Demultiplexing Illumina data
1
6
Entering edit mode
6.0 years ago
dbro970 ▴ 60

Hi, I'm fairly new to bioinformatics in general but have some Illumina Sequence data in the form of two sequence files and a seperate barcode file. I’m trying to demultiplex this data, but can't seem to find a way to do it? Can anyone give me some advice?

Read File 1:

@HWI-M01156:58:000000000-A14TV:1:1101:15941:1367 1:N:0:
TACGTAGGGTGCGGGCGTTAATCGGAATAACTGGGCGTAAAGGGCACGCAGGCGGTTATTTAAGTGAGGTGTGAAATCCCCGGGCTTAACCTGGGAATTGCATTTCTGACTGGGTAACTTGAGTACTTTTGGGGGGGGTAGAATTCCACGTGTAGCGGTGAAATGCGTAGAGATGTGGGGGAATACCGAAGGCGAAGGCAGCCCCTTGGGATTGTACTGACGCCCTTGTGGGAAAGGGGGGGGGGCAAACG

Read File 2:

@HWI-M01156:58:000000000-A14TV:1:1101:15941:1367 3:N:0:
CCTTTTTTCTCCCCACTCTTTCGCTCTTTTTCTTCTTTTCTTTCCCTTTTTTTTTCCTTCGCCTTCTTTTTTCCTCCTCATCTCTTCGCTTTTCACCGCTNNNCNNNTNNTTCTTCCCCTCTCTTACTTACTCTCTTTTCCCATTCTCCATTTCATTTCCTTGTTTTTCCCCGTTCTTTTCCCTCTTTCCTTTATTTCCCTCCTCCTTCCCCTTTCCCCCCTTTTTTTCCTTTTTTCCTCTCCCCCTTCCT

Barcodes:

@HWI-M01156:58:000000000-A14TV:1:1101:15941:1367 2:N:0:
TTCCGTAGGGTT

Thanks Heaps in advance!

demultiplex next-gen • 11k views
ADD COMMENT
0
Entering edit mode

See this thread: demultiplex a dataset when you have barcodes as a separate fastq

If it is easily feasible ask the sequence provide to demultiplex the data without putting the index read in a separate file (this is standard way of demultiplexing data).

ADD REPLY
3
Entering edit mode
6.0 years ago
Gabriel R. ★ 2.9k

There are different programs to do this but you can try our own deML which does maximum-likelihood demultiplexing:

  deML -i index.txt -f todemultiplex.fq1.gz  -r todemultiplex.fq2.gz -if1 todemultiplex.i1.gz   -o demultiplexed_
ADD COMMENT
0
Entering edit mode

Thank you for that. Good solution to keep on file.

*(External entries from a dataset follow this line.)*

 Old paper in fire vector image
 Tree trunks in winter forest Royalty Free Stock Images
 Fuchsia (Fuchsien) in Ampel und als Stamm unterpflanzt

What different programs are you referring to for this specific case (where the index sequences are in a separate file)?

ADD REPLY
0
Entering edit mode

I think Bayexer can do this as well, they compared it to deML in their paper. I am not sure about the input format though but it is another third-party demultiplexer.

ADD REPLY
0
Entering edit mode

I noticed that your solution requires a file with index sequences. It may be cumbersome if one is dealing with molecular tags etc. Can deML be made to work without the index file?

ADD REPLY
0
Entering edit mode

I assume you refer to the files containing the per cluster index. At present time, you would need to dump those in a file or file descriptor but I could modify it easily by adding an option if someone requests it.

ADD REPLY
0
Entering edit mode

Like in this case OP may/may not have a list of all index sequences. As you said the index list could be extracted from the I* file but making the program independent of that requirement may make it friendlier to use.

ADD REPLY
0
Entering edit mode

I am slightly confused, are you referring to the per-cluster index sequence or the list of the all potential index sequences?

ADD REPLY
0
Entering edit mode

Potential.

I assume -i index.txt refers to a list of known indexes?

ADD REPLY
0
Entering edit mode

correct. How deML does is compute the probability that each sequence/cluster pertains to a given read group. But it needs a list of potential samples with their associated indices.

ADD REPLY
0
Entering edit mode

Hi, Thanks everyone for your answers, these are old data unfortunately that we've got from a collaborator so I don't think that the demultiplexed data is available and I don't have an index file but I'd be interested in hearing more about how you could extract an index file from the files I've already got though? Thanks everyone!

ADD REPLY
0
Entering edit mode

I mean you could get a frequency of the different sequences in the index file but how will you know what sample they pertain to?

ADD REPLY
0
Entering edit mode

You can extract unique indexes from the I* file by doing this:

 zcat File_I1_001.fastq.gz | grep -B 1 "+$" --no-group-separator | grep -v "+$" | sort | uniq > index.txt

As @Gabriel said, you would need to know the mapping information to make use of the demultiplexed data.

Sample 1 <--> Index 1
Sample 2 <--> Index 2

etc.

ADD REPLY
0
Entering edit mode

Hi, So I have mapping information however unfortunately this only connects the sample identifier to the relevant metadata and doesn't contain any information such as the barcode/linker sequences etc. I also only have some of the identifiers in this file as while I have the raw read data from several sequencing runs only some of the samples on these runs are relevant for my analysis (so the remaining identifiers are with held for data confidentiality reasons).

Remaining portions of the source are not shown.